Receiver Nehemian Dedmon, who will be one of eight expected juniors on the '17 football team, "has had an incredible offseason," Jordan says.

Sophomore-to-be running back/DB Elijah Elliott also could be a mainstay.

"But probably what I'm most excited about is our offensive and defensive lines," Jordan says.

The list of players up front includes juniors-to-be Andre Harris, 6-5, 320, and Arrel Dixon, 6-4, 315; senior center Jevondray Cole ("a 3.9 GPA kid, really smart, understands the offense really well," Jordan says); and senior Will Taylor, 6-5, 205.

Among Jefferson's array of sophomore linemen:

Alatini Mapapalangi, 6-3, 265; Eddie Ramos,6-4, 305; Keoni Hepa, 6-3, 250; Maleek Christianson, 6-1, 260; and Timothy "TJ" Price Jr., 6-0, 265.

"At PIL schools, it's often hard to find size, but we have it," Jordan says, "and these aren't just big bodies who can't move."

The size is partly due to what Jordan calls "probably the best offseason program Jeff has ever seen," with players taking advantage of a new weight room.

Price's father, former Jefferson coach Tim Price, will be back on the staff to coach the defensive line and work with returning D-coordinator Lionel Gay.

"We have great, athletic (skill) guys, and our line is athletic as well, so we'll be able to move the pocket and use our two-headed monster at quarterback," Jordan says. "If our linemen can do what we hope they can, it will really help us get the ball to those guys who are pretty electric."

That includes Akil, who is projected to play DB or wide receiver in college.

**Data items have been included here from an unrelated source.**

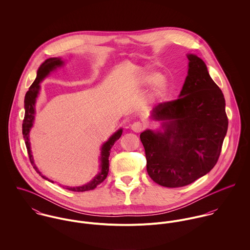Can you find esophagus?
Listing matches in <instances>:
<instances>
[{"label": "esophagus", "mask_w": 250, "mask_h": 250, "mask_svg": "<svg viewBox=\"0 0 250 250\" xmlns=\"http://www.w3.org/2000/svg\"><path fill=\"white\" fill-rule=\"evenodd\" d=\"M131 128H132V130H133L134 132H136V133H141L143 129H144V125H143L142 122H139V121H138V122L133 123Z\"/></svg>", "instance_id": "1"}]
</instances>
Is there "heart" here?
I'll list each match as a JSON object with an SVG mask.
<instances>
[{
  "label": "heart",
  "instance_id": "obj_1",
  "mask_svg": "<svg viewBox=\"0 0 250 250\" xmlns=\"http://www.w3.org/2000/svg\"><path fill=\"white\" fill-rule=\"evenodd\" d=\"M156 81L154 83V86L152 88L151 91V97L155 98V99H160L162 97H164L167 92V88H168V84L165 78L160 77L157 79V75L156 74H147L143 77V82L146 83H152L154 80Z\"/></svg>",
  "mask_w": 250,
  "mask_h": 250
}]
</instances>
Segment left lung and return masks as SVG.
<instances>
[{
  "instance_id": "left-lung-1",
  "label": "left lung",
  "mask_w": 250,
  "mask_h": 250,
  "mask_svg": "<svg viewBox=\"0 0 250 250\" xmlns=\"http://www.w3.org/2000/svg\"><path fill=\"white\" fill-rule=\"evenodd\" d=\"M188 72L176 100L160 103L153 118L163 120L164 133L141 134L147 173L155 183L179 188L210 172L218 161L228 118L221 89L205 62L188 55Z\"/></svg>"
}]
</instances>
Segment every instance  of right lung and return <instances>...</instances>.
Returning a JSON list of instances; mask_svg holds the SVG:
<instances>
[{
    "label": "right lung",
    "mask_w": 250,
    "mask_h": 250,
    "mask_svg": "<svg viewBox=\"0 0 250 250\" xmlns=\"http://www.w3.org/2000/svg\"><path fill=\"white\" fill-rule=\"evenodd\" d=\"M62 64V62L61 59L59 58H51L46 60L38 68L37 71V76H36V81L33 83V84L30 86L29 90L26 93L25 96V116H24V120H23V124H22V133L25 139V143H26V147H27V151H28V155L31 161V164L34 166V168L36 169V172L42 177V178L46 179L50 182H52L51 180L46 178L44 175H42L40 173V171L37 169V167L34 163V159H33V155L31 152V146L29 143V133L31 128L33 127V122H34V118H35V112H36V99L38 94V90L40 88L39 86V83L50 73L52 70H54L55 68H57L58 66H61ZM122 135V129L118 130L116 133H114L107 141V143H104L102 146V150H101V171L92 179L88 184L83 185L82 187H76V188H71V187H66V189H69L72 191H86V190H91L94 189L98 185H100L105 179L107 178V173H108V157H109V150L110 148L113 146L114 143L119 140V138Z\"/></svg>",
    "instance_id": "add662e5"
}]
</instances>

"He knows his days at quarterback will end in high school, so we'll play him in different spots, and scouts will see him run (pass) routes," Jordan says. "Caleb has played quarterback since the third grade, and he's had an incredible offseason, too, working at the Empire Quarterback Academy (a program at Jefferson). His arm strength has gotten better, he understands reads, and he has good footwork."

Six of Jefferson's nine regular-season games will be at home next season; last year, the Democrats played only three games at home, and none till Sept. 30.

Jordan says he expects the top PIL football teams to be Lincoln, Madison and Grant, "and I believe we'll be in the hunt, as well."

The schedule will favor the team or teams that can be in late-season form by midseason.

"We all four play each other in weeks 4 to 6, so it'll make the cream rise to the top really early," Jordan says.